The solutions are x = 0 and x = 4 because the equation factors as 3x(x - 4) = 0. - 9
Solve the equation x^2 = 16.
The solutions are x = 4 and x = -4 because both 4 squared and negative 4 squared equal 16. - 10
Write the equation x^2 - 4x - 12 = 0 in factored form and then solve it.
Find two numbers that multiply to -12 and add to -4.
The factored form is (x - 6)(x + 2) = 0, so the solutions are x = 6 and x = -2. - 11
For the quadratic y = x^2 - 6x + 8, find the x-intercepts by solving x^2 - 6x + 8 = 0.
The x-intercepts are x = 2 and x = 4 because the equation factors as (x - 2)(x - 4) = 0. The intercept points are (2, 0) and (4, 0). - 12
Find the vertex of y = x^2 - 4x + 7.
Use x = -b divided by 2a to find the x-coordinate of the vertex.
The vertex is (2, 3).
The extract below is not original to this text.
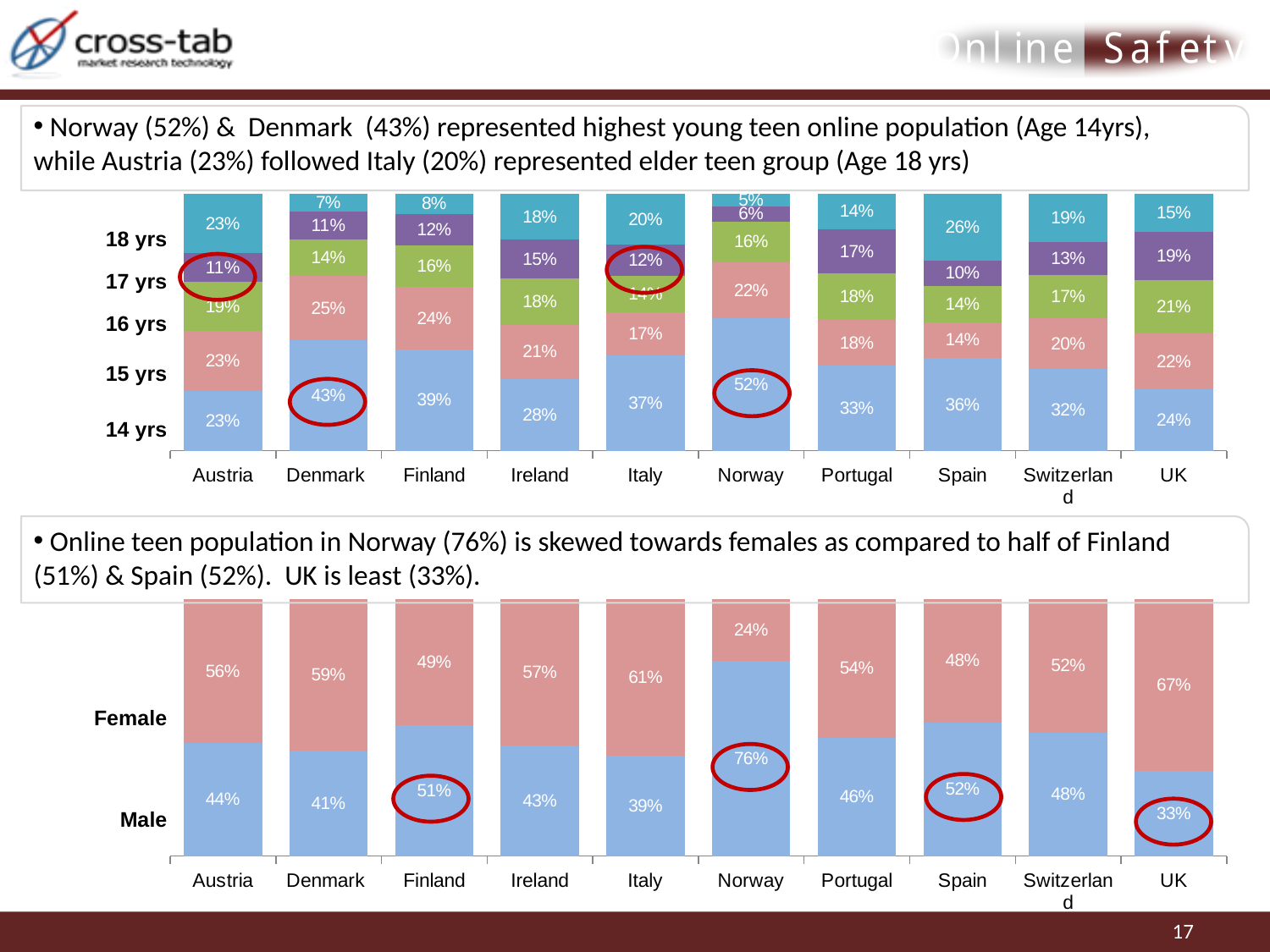
What kind of chart is the bottom chart? Stacked bar chart In the top chart, which country has the highest 14 yrs value? Norway How many countries are shown on the x axis of the top chart? 10 How many age groups are labelled on the top chart? 5 In the top chart, which country has the lowest 14 yrs value? Austria In the top chart, what is the value of the 18 yrs segment for Spain? 26% In the top chart, what is the difference between the 14 yrs values for Denmark and Finland? 4 percentage points In the bottom chart, which country has the lowest blue (lower) segment value? UK In the top chart, what is the value of the 14 yrs segment for Norway? 52% In the top chart, which is larger: the 18 yrs value for Spain or for Austria? Spain In the bottom chart, what is the value of the pink (upper) segment for the UK? 67% In the bottom chart, what is the value of the blue (lower) segment for Norway? 76%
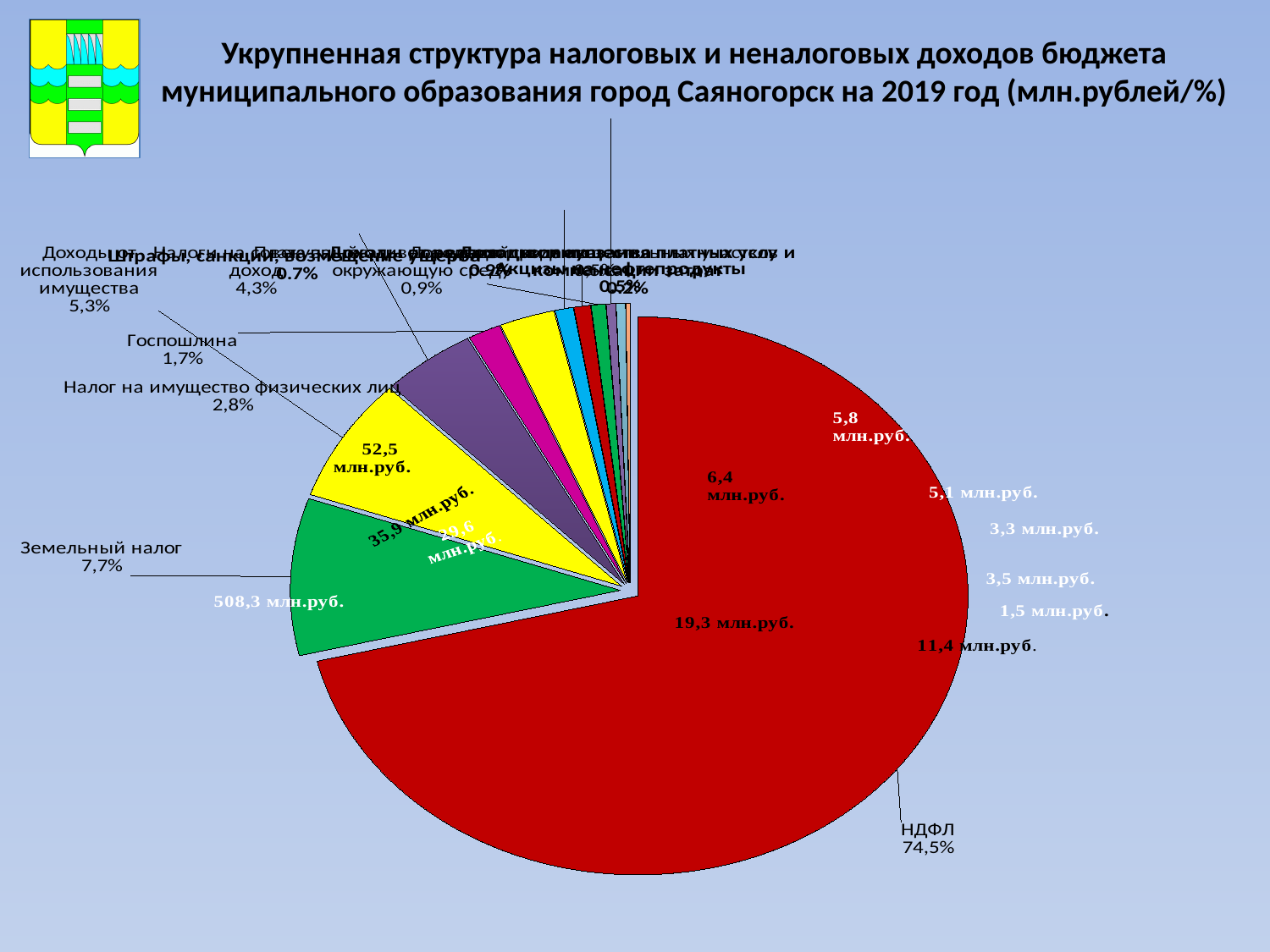
Which is larger: the share of Налог на имущество физических лиц or the share of Доходы от использования имущества? Доходы от использования имущества What share of the pie does Доходы от использования имущества account for? 5,3% What kind of chart is shown on the slide? pie chart For which year does the chart title say the budget revenue structure is shown? 2019 What share of the pie does Госпошлина account for? 1,7% What is the largest value label printed on the chart? 508,3 млн.руб. What share of the pie does Земельный налог account for? 7,7% Which category has the largest slice of the pie? НДФЛ What is the difference in percentage points between the share of НДФЛ and the share of Земельный налог? 66,8% Which is larger: the share of Земельный налог or the share of Госпошлина? Земельный налог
Completing the square gives y = (x - 2)^2 + 3, so the vertex is at x = 2 and y = 3. - 13
Solve the equation x^2 + 10x + 25 = 0.
The solution is x = -5. This is a repeated solution because the equation factors as (x + 5)^2 = 0. - 14
Determine the number of real solutions for the equation x^2 + 2x + 5 = 0.
Use the discriminant to decide how many real solutions there are.
The equation has no real solutions because the discriminant is b^2 - 4ac = 4 - 20 = -16, which is negative. - 15
A ball is launched upward and its height is modeled by h = -16t^2 + 48t. Find the times when the ball is on the ground.
The ball is on the ground at t = 0 seconds and t = 3 seconds because setting h = 0 gives -16t^2 + 48t = 0, which factors as -16t(t - 3) = 0.